■ **PROBLEM SET**:
**1.** In the reminiscences of Ray below, in which decade did the writer come to Britain to study film technique?
**2.** In the reminiscences of Ray below, rewrite the paragraph beginning "Although a film buff myself" in two shorter sentences, keeping its main facts.
**3.** Write a continuation of the reminiscences of Ray below, starting after the Tagore quotation that ends them.
(SOURCE PASSAGE begins)
SPECIAL: My personal reminiscences of the Master

Although a film buff myself, Ray’s influence on my life has been magnetic here I discovered the language of pure cinema. I decided to make film-making a career. In the sixties I came to Britain to study film technique and after finishing my course I was lucky enough to get a break in the industry as the sixties was quite a busy period at the time I was among  the three Indian technicians…. Writes Dilip Roy

“I have spent a fortune travelling to distant shores and looked at lofty mountains and boundless oceans, and yet I haven’t found time to take few steps from home to look at single dew drop on a single blade of grass.”    Rabindranath Tagore to young Satyajit age (7)
(SOURCE PASSAGE ends)
(EXTRACTED ENTRIES begins)
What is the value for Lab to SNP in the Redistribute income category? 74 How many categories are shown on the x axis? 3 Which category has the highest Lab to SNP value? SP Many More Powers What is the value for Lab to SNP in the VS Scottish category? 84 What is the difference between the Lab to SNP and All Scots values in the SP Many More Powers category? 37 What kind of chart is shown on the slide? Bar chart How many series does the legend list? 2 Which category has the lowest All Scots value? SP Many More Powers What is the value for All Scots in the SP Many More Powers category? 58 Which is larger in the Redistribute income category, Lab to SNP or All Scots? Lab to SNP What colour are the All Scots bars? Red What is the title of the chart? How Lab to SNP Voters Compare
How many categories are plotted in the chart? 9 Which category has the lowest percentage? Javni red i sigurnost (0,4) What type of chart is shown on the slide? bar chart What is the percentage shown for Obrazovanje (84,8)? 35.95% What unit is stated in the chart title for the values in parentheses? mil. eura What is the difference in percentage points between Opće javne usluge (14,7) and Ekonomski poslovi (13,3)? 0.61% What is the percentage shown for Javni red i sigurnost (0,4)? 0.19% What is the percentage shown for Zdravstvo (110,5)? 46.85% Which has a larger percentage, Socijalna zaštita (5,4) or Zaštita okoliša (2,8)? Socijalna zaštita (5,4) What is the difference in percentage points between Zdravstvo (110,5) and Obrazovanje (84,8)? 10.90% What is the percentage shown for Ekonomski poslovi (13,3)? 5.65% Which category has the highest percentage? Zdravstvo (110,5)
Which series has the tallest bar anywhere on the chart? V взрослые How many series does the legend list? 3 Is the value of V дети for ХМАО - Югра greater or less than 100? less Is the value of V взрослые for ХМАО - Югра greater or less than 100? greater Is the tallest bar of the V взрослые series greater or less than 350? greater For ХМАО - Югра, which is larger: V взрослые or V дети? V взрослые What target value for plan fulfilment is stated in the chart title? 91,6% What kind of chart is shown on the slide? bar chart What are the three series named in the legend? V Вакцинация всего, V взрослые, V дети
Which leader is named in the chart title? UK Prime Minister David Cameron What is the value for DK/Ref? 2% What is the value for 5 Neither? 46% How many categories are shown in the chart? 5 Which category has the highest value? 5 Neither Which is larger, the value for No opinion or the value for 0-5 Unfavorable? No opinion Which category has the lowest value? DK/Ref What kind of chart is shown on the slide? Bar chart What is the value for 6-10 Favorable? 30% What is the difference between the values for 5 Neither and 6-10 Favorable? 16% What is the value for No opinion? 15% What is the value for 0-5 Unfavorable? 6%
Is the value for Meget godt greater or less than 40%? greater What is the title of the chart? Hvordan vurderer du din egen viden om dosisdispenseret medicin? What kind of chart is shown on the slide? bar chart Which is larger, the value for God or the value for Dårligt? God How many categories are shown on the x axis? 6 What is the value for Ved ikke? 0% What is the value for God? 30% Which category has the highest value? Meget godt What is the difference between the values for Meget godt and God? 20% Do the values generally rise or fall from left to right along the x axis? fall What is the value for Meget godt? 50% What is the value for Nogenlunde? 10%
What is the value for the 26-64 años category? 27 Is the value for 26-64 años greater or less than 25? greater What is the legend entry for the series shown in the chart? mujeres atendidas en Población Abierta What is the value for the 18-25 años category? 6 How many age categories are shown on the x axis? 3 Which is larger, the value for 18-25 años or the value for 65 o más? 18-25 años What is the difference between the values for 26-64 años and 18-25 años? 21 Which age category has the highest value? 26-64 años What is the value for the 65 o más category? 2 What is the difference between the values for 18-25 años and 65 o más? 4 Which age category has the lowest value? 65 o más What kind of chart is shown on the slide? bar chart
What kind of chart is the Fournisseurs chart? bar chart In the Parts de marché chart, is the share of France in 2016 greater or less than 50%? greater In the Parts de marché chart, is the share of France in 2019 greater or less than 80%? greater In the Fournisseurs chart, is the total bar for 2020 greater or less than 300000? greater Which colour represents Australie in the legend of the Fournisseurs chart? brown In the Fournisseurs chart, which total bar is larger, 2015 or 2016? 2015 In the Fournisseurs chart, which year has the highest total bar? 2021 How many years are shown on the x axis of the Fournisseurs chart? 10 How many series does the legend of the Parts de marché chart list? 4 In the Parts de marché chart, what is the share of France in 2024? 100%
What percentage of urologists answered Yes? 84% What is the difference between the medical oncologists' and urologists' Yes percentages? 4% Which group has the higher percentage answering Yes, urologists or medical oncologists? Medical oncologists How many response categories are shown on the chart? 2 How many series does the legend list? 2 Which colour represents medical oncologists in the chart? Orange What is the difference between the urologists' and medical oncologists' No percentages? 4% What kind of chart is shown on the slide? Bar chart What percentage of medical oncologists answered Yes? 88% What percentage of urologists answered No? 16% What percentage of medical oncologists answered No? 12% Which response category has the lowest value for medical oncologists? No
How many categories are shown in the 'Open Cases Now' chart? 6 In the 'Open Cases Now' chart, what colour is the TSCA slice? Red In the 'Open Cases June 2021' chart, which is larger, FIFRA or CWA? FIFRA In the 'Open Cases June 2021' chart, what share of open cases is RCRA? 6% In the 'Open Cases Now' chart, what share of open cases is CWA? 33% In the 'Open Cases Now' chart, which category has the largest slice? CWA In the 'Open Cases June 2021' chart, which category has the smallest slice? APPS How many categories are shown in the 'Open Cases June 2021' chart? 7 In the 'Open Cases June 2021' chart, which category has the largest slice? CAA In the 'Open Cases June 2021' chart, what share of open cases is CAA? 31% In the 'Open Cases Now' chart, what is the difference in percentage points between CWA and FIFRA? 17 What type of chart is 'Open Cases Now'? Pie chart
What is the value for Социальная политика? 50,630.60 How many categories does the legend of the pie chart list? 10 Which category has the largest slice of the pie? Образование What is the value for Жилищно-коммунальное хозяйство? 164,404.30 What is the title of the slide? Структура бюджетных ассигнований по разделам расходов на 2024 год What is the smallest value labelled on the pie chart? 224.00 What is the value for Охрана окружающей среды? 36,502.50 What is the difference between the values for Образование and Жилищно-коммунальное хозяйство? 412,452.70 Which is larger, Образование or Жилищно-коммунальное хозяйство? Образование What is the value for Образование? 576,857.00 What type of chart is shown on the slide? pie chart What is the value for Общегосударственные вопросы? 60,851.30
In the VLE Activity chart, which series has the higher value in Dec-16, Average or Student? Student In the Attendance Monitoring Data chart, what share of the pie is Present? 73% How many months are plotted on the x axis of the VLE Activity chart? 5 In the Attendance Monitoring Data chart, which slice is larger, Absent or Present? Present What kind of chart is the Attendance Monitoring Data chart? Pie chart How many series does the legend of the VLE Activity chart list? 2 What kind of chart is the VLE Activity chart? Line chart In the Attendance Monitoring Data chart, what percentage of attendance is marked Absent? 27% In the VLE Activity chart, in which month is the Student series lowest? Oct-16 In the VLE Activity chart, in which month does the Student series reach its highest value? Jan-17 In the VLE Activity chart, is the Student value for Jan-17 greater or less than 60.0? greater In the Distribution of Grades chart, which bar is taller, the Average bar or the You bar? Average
(EXTRACTED ENTRIES ends)
■ **OUTPUTS BY TASK**:
**1.** In the sixties.

**2.** Dilip Roy writes that Ray's influence led him to discover the language of pure cinema and to choose film-making as a career. In the sixties he came to Britain to study film technique, and after his course he got a break in the then busy industry, where he was among the three Indian technicians.

**3.**
Geniuses are born only once in a lifetime. They come like a shooting star and fall on earth like a meteorite making a huge impact. Satyajit Ray (1921-1992) was one such meteorite whose indelible  influence in the world of art and intelligentsia is paramount. In 1956, the year Ray’s film Pather Panchali burst into the international scene by winning a special prize at Cannes and at Venice the following year for Aparajito. Since then Ray’s name became synonymous with the intellectual giants of world cinema such as Antonioni, Bergman and Kurosawa thus forming a quartet of world cinema along with other French new wave and Italian neo realist film directors of the fifties and sixties. Ray went on to win top prizes at every major film festivals of the world. As a complete film maker his was a singular achievement in World Cinema and for nearly forty years he carried the can for India in the international film scene.

Satyajit Ray working on “The Apu Trilogy”

Although a film buff myself, Ray’s influence on my life has been magnetic here I discovered the language of pure cinema. I decided to make filmmaking a career. In the sixties I came to Britain to study film technique and after finishing my course I was lucky enough to get a break in the industry as the sixties was quite a busy period at the time I was among  the three Indian technicians. At the London’s National Film Theatre where one could the see the cream of World cinema naturally I became a member and I would manage to see every Ray film shown at the London film festival. However, my first glimpse of the man was in the 1968 London film festival when he came to introduce his film Adventures of Goopy and Bagha standing at the mike and speaking eloquently in a baritone voice  he was as majestic as Kanchenjunga it was then I decided to meet my mentor.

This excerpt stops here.